(Source document Opens)

Lately, there have been a spurt of reports and surveys detailing the concern the developer community has about Android fragmentation. But is Android fragmentation as big of a problem as it’s made out to be? Let’s take a look.
When we talk about fragmentation, we’re essentially looking at two types – Hardware fragmentation and Software fragmentation.
Hardware fragmentation is a term used to describe the fact that, at any given point in time, devices based on the same software platform are running on different types of hardware (processors, graphics chips, screen size, etc.) Now, this should be less of a worry for any developer as it is inevitable if you want to target the majority of the market.
Apple’s ecosystem has minimal hardware fragmentation (although it has increased with the Retina and non-Retina display devices, and could become even worse if screen sizes of the future iDevices are changed), however, every other software platform, from Windows to Android, faces a level of hardware fragmentation, as vendors target the market at large. Even if Windows Phone or Windows 8 on ARM manage to take off in any meaningful way, this would be a problem. As an industry matures, hardware vendors tend to consolidate their position (as in the case of Intel) and the problem takes care of itself.
So let’s take a look at the elephant in the room, which is software fragmentation. Software fragmentation is used to describe the fact that, at any given point in time, devices running on a software platform are running on different versions of the operating system. In the case of Android, competitors have long harped on that software fragmentation wastes the developers’ time, as they focus resources on making apps compatible with every available version of Android. These version differences are driven by two factors – (1) Customizing every new Android version for manufacturer specific hardware and UI customizations and (2) Customizing this manufacturer build to incorporate carrier customizations.
Having understood this, what does Android fragmentation look like?
Android Version Distribution
Most reactions would be something along these lines:
This is so messy! Why can’t manufacturers & carriers roll out updates faster? This looks like a really big problem.
The problem is, it’s really difficult to draw conclusions of any sort directly from raw data. So what can we do to make our life easier? To this end, Chris Sauve posted his analysis of Android fragmentation, based on a formula that he crafted, which seems to show an interesting pattern. The problem is, custom made formulas tend to be subjective. Let’s see what we come up with, if we run some common statistical measures on Android’s historical version distribution data (from the chart above).

(Source document Closes)
(Source material Opens)

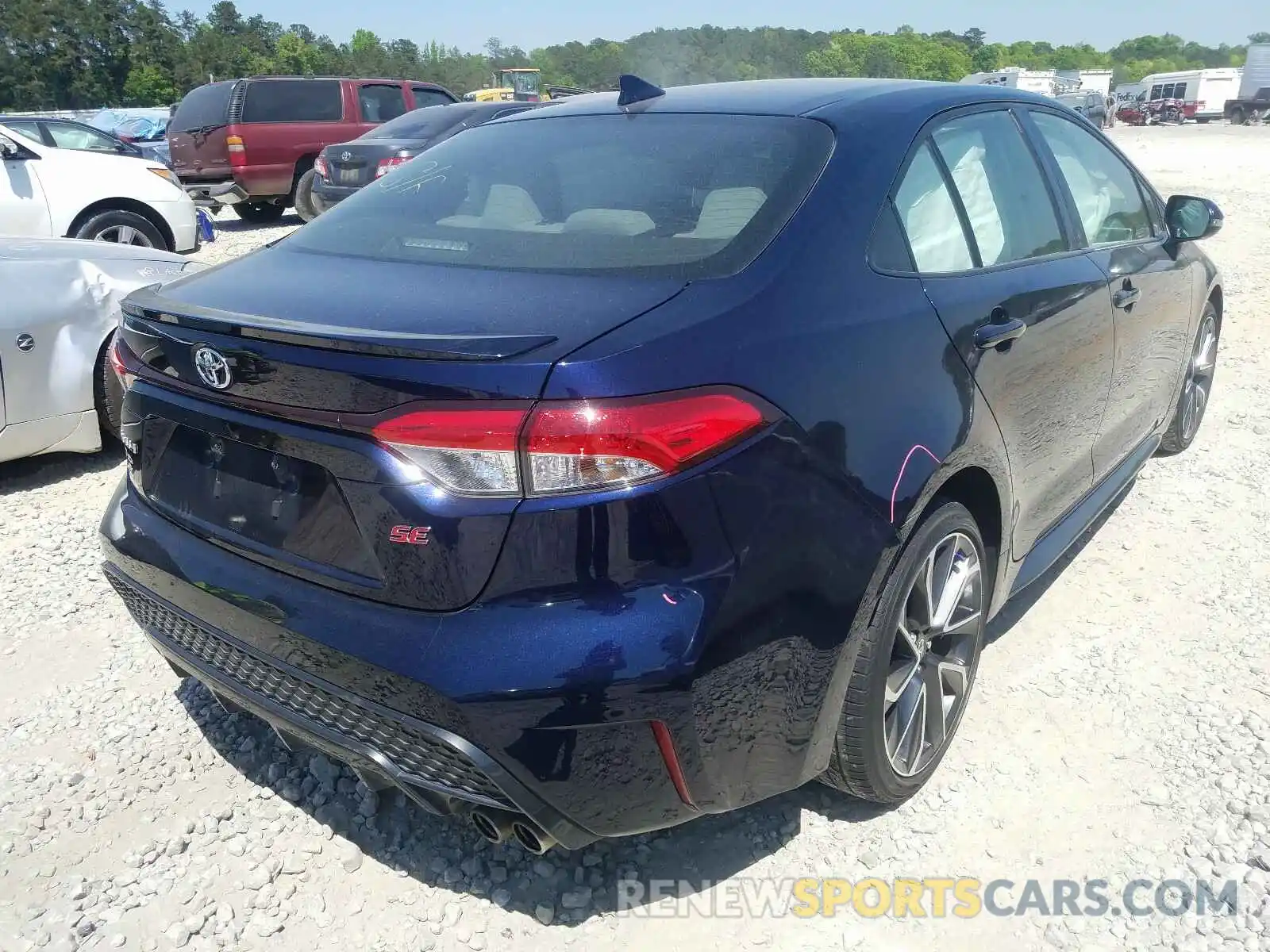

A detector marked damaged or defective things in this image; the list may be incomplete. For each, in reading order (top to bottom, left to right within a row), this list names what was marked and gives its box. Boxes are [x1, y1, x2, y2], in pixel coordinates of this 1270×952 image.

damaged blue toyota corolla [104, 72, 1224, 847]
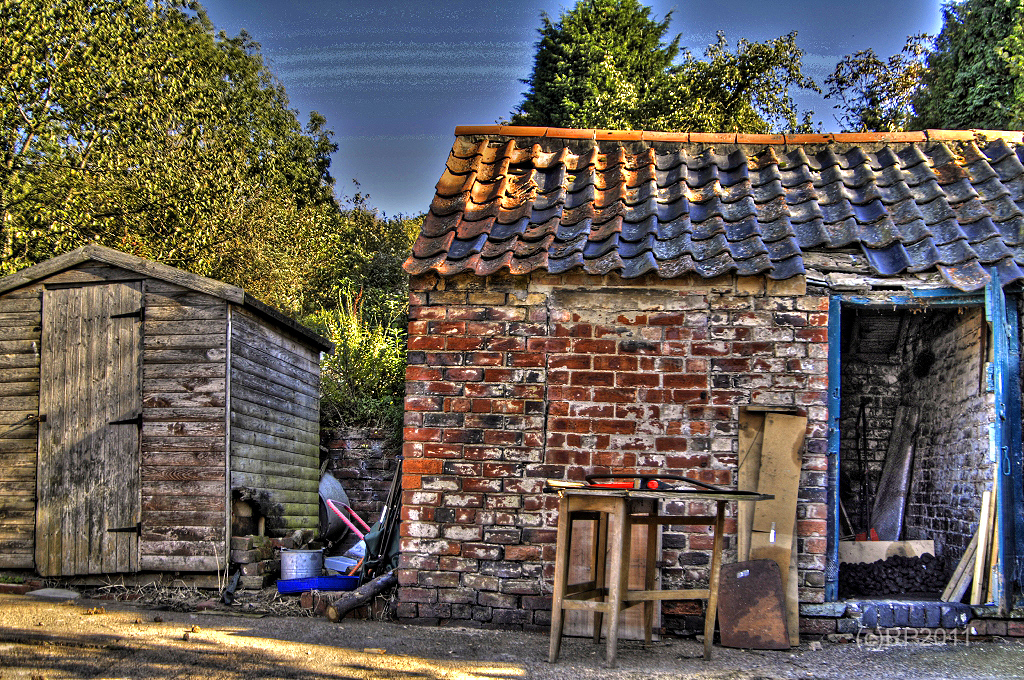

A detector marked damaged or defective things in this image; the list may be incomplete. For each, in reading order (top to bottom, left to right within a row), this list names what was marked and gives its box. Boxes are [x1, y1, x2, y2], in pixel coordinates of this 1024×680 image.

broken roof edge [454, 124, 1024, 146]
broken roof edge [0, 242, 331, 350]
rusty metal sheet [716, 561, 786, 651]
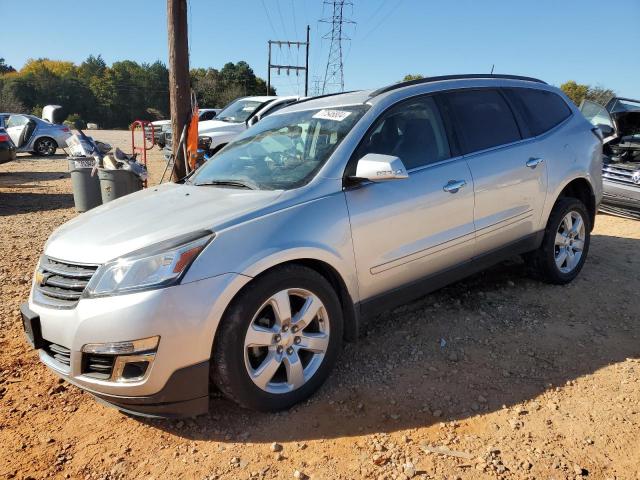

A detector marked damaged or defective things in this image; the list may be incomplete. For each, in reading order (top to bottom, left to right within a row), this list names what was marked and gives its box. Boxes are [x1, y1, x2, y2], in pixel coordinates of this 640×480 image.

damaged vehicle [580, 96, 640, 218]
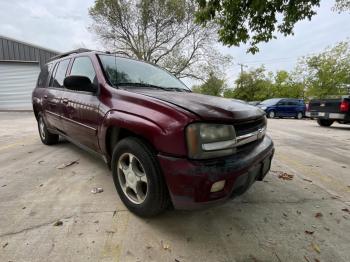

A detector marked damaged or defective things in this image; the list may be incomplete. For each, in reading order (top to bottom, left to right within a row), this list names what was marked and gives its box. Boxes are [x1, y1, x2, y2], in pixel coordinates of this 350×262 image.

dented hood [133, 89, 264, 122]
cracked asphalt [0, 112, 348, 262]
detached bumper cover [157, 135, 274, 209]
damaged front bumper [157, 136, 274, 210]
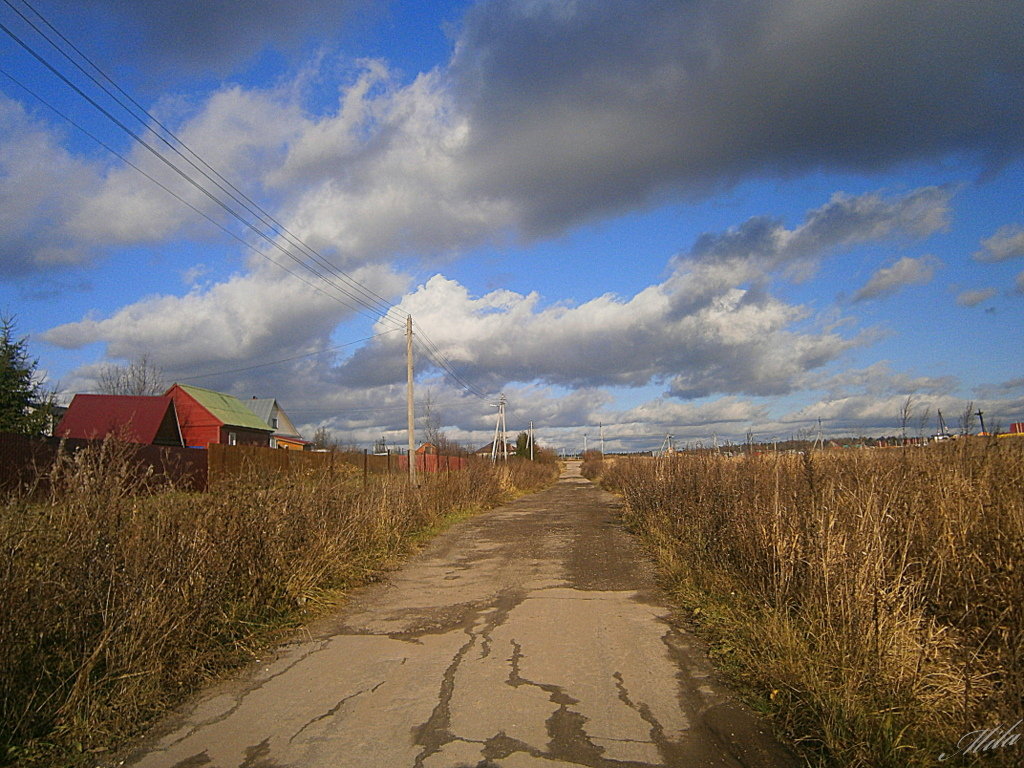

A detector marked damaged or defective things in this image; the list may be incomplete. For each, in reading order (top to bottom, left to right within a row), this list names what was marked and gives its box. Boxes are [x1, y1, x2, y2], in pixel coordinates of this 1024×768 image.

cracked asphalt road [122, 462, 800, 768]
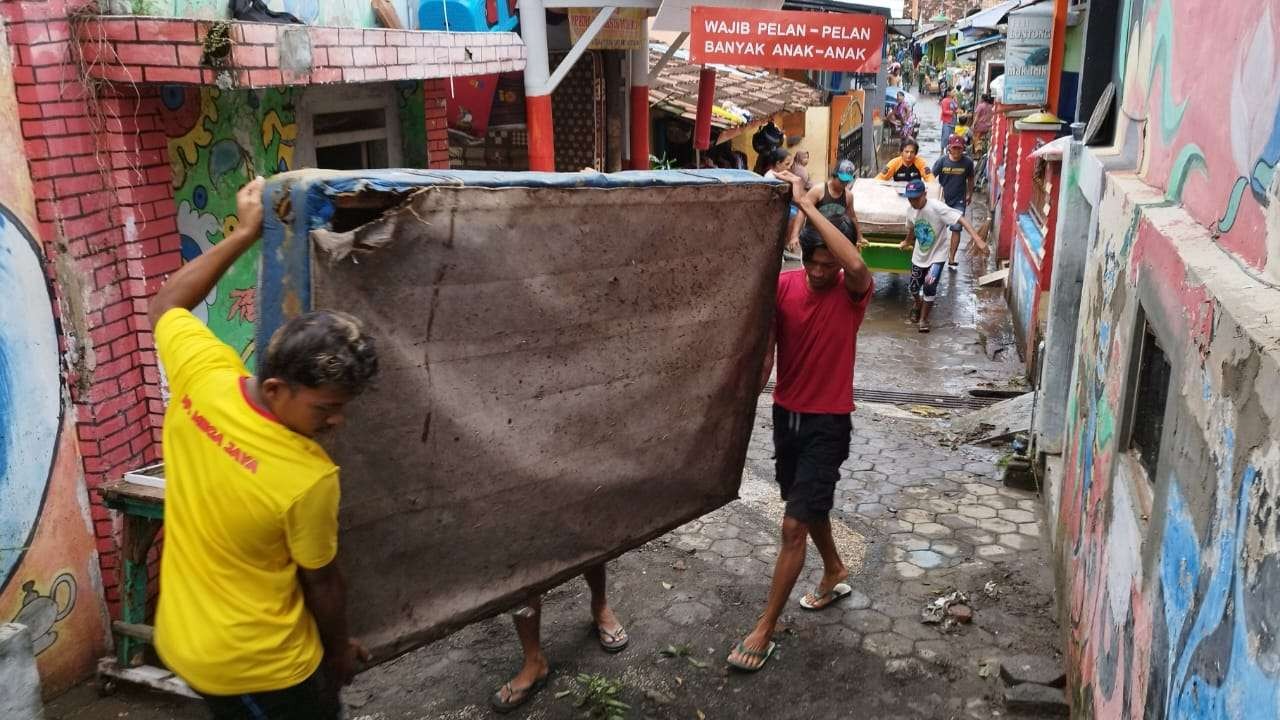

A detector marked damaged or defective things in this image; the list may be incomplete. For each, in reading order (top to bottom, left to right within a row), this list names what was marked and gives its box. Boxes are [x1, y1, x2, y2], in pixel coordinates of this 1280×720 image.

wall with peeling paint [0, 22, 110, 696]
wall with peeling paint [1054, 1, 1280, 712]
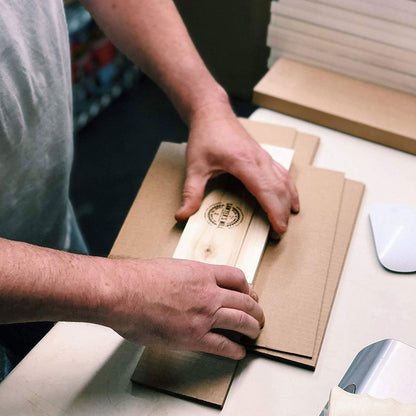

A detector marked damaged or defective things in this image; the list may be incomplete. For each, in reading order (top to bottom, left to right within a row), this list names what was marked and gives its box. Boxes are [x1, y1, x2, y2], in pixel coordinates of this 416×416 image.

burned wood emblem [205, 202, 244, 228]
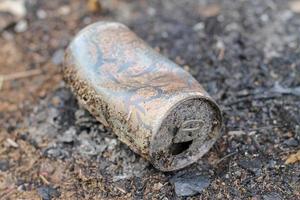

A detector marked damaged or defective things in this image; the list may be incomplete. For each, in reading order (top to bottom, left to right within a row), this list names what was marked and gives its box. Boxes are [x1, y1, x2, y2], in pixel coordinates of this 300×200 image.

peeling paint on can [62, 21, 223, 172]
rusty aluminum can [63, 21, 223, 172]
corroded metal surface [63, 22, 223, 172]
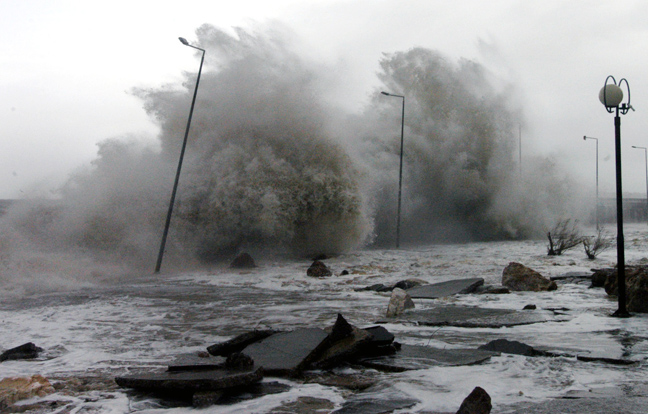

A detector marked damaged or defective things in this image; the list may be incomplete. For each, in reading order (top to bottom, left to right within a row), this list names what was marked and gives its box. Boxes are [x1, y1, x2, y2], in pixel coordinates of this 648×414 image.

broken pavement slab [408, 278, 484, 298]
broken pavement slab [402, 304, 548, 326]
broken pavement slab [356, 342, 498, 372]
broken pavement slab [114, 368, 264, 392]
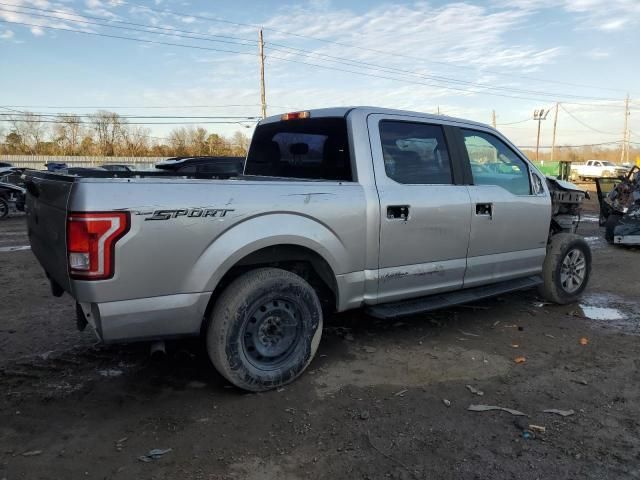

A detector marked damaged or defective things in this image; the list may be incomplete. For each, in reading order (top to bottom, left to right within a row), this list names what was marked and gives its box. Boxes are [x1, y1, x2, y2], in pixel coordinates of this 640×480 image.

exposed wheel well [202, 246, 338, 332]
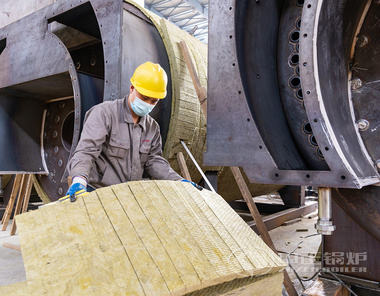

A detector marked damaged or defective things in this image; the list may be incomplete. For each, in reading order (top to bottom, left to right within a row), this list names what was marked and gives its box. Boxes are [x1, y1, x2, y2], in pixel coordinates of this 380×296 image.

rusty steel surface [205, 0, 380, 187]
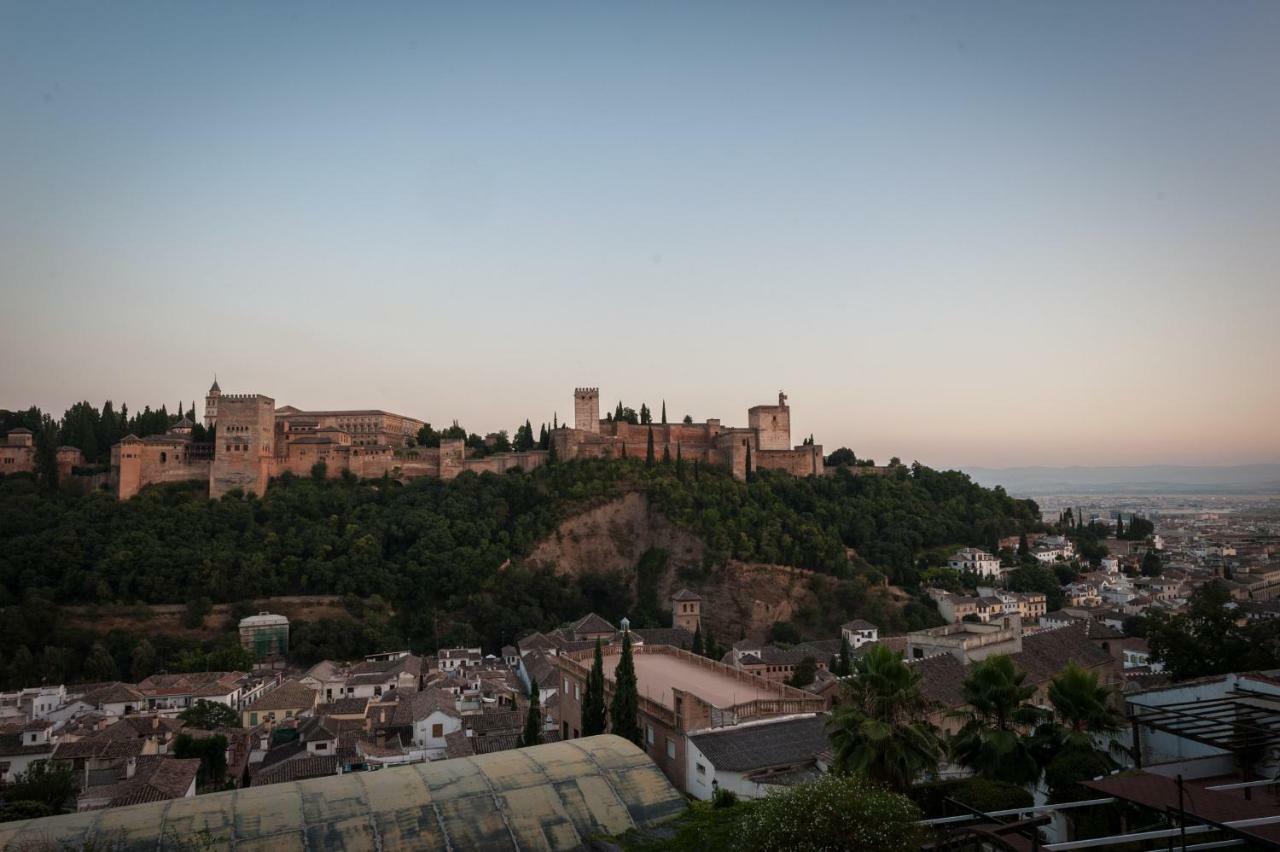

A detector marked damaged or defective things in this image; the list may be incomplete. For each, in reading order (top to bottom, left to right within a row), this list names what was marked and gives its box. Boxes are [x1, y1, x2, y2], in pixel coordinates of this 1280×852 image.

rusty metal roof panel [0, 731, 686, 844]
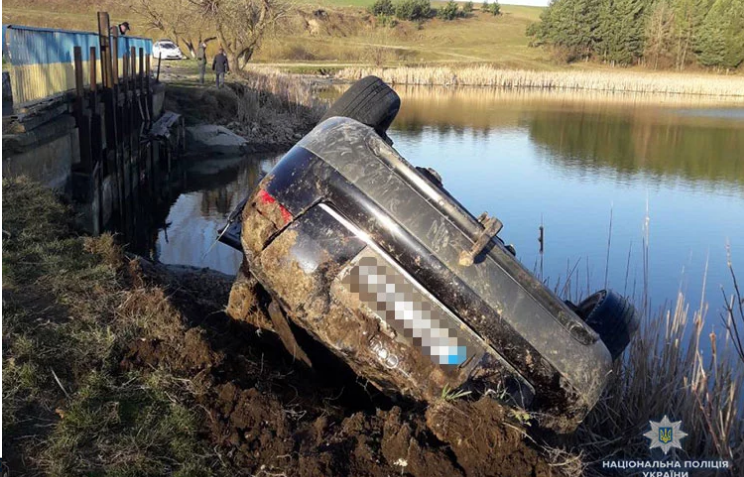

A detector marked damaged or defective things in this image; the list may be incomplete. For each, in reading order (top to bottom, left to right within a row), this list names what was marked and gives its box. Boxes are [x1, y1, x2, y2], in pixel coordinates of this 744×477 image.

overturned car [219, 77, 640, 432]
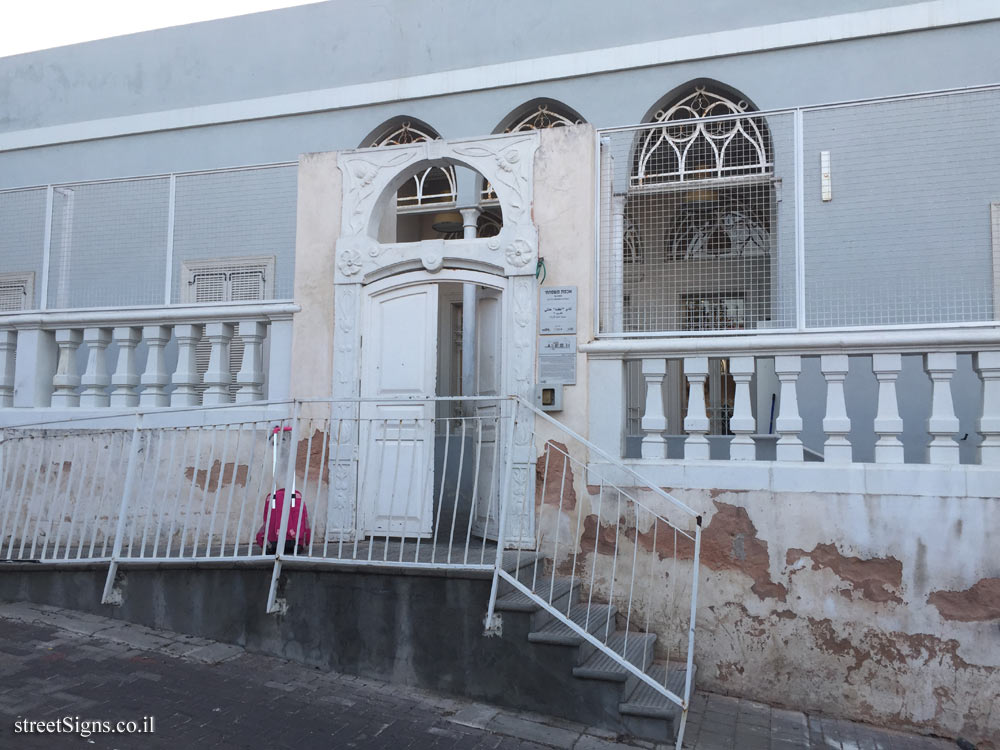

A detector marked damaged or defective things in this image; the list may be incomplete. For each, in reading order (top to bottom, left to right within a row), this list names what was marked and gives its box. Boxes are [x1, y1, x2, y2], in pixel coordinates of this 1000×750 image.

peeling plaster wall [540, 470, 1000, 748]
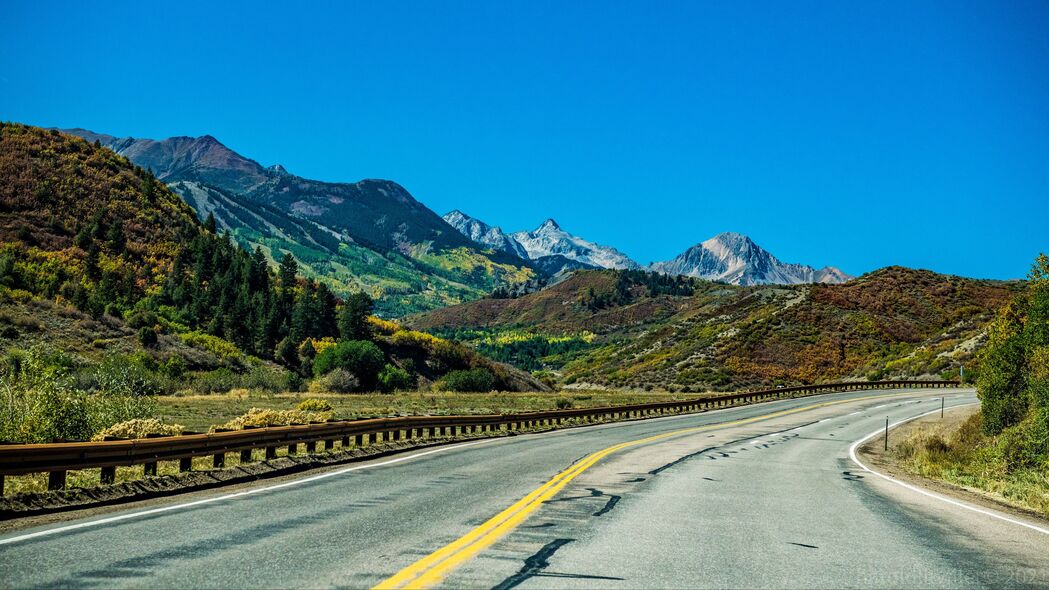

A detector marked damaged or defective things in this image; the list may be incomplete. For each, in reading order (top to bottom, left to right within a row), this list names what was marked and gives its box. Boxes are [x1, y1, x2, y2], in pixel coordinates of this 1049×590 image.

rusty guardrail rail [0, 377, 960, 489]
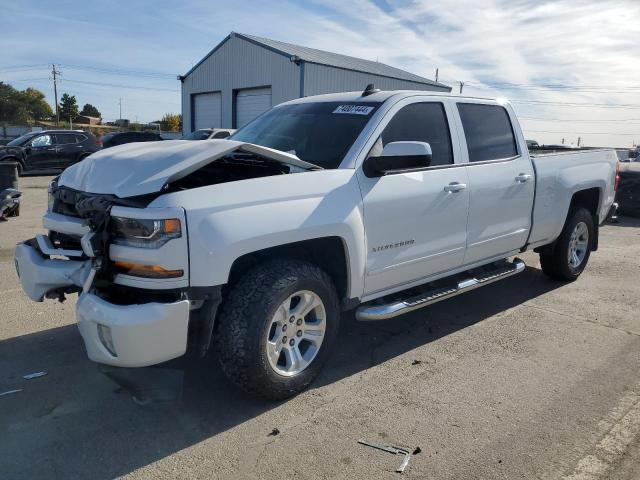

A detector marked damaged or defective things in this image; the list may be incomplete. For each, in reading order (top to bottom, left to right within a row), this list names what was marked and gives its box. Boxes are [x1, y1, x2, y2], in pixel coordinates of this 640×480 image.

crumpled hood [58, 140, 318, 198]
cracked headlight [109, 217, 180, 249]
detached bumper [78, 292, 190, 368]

(Source material Closes)

What is required:
Return, verbatim, the part of the article on Android fragmentation that opens with the words containing "When we talk" and closes with "of the market.". The records are independent of the article on Android fragmentation and do not relate to it.

Expected answer:
When we talk about fragmentation, we’re essentially looking at two types – Hardware fragmentation and Software fragmentation.
Hardware fragmentation is a term used to describe the fact that, at any given point in time, devices based on the same software platform are running on different types of hardware (processors, graphics chips, screen size, etc.) Now, this should be less of a worry for any developer as it is inevitable if you want to target the majority of the market.